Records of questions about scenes
----------------

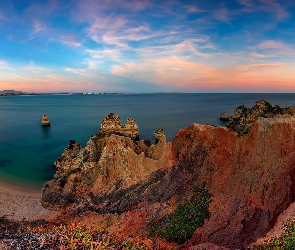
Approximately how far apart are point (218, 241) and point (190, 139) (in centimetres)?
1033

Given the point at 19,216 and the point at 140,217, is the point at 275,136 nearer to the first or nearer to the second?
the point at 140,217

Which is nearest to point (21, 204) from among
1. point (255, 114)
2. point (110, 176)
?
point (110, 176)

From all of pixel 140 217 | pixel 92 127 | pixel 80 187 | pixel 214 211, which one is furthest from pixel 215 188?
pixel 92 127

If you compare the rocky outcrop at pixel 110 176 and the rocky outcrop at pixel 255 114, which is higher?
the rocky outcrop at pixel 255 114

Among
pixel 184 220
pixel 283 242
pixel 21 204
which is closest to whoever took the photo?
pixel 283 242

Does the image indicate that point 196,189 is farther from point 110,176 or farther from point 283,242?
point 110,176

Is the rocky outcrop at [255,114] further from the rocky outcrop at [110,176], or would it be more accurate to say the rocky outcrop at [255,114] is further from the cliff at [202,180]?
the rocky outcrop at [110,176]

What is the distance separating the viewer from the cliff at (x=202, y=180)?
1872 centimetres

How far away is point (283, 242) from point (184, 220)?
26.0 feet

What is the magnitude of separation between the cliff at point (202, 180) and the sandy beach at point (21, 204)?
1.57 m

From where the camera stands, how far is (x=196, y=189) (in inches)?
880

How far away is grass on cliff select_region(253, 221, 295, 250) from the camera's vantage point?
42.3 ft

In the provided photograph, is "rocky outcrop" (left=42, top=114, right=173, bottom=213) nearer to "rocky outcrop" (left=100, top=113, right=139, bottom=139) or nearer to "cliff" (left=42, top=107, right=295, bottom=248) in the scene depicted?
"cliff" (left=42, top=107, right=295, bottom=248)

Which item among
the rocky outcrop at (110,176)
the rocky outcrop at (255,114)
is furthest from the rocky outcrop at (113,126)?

----------------

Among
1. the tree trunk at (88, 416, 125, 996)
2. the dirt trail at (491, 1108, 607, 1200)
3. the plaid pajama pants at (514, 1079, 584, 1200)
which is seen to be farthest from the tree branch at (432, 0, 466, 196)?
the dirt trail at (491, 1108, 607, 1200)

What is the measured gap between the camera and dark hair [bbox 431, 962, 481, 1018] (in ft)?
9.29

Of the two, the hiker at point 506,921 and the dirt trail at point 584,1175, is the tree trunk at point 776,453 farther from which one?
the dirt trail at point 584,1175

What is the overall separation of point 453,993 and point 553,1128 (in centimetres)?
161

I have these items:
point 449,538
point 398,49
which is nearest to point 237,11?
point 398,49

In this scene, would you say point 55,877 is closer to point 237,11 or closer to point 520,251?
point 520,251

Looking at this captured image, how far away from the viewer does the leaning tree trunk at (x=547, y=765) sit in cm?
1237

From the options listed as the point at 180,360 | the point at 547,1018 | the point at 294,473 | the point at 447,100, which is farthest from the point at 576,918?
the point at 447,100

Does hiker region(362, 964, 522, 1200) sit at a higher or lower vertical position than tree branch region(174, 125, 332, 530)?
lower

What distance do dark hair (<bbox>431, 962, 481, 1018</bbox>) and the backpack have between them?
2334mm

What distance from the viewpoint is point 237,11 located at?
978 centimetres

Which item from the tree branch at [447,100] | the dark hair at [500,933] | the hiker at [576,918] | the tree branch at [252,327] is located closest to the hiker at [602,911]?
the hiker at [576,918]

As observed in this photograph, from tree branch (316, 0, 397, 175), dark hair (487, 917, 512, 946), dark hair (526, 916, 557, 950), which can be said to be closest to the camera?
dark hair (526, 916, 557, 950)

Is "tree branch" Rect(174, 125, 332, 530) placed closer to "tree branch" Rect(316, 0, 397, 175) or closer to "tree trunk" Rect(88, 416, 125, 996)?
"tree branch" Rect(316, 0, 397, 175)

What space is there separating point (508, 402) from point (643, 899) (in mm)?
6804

----------------

# TASK TO CARRY OUT
Find every line in the material that contains the string "Rect" and copy each one.

# COMPLETED TASK
Is "tree branch" Rect(174, 125, 332, 530) placed closer to "tree branch" Rect(316, 0, 397, 175) or closer to "tree trunk" Rect(88, 416, 125, 996)?
"tree branch" Rect(316, 0, 397, 175)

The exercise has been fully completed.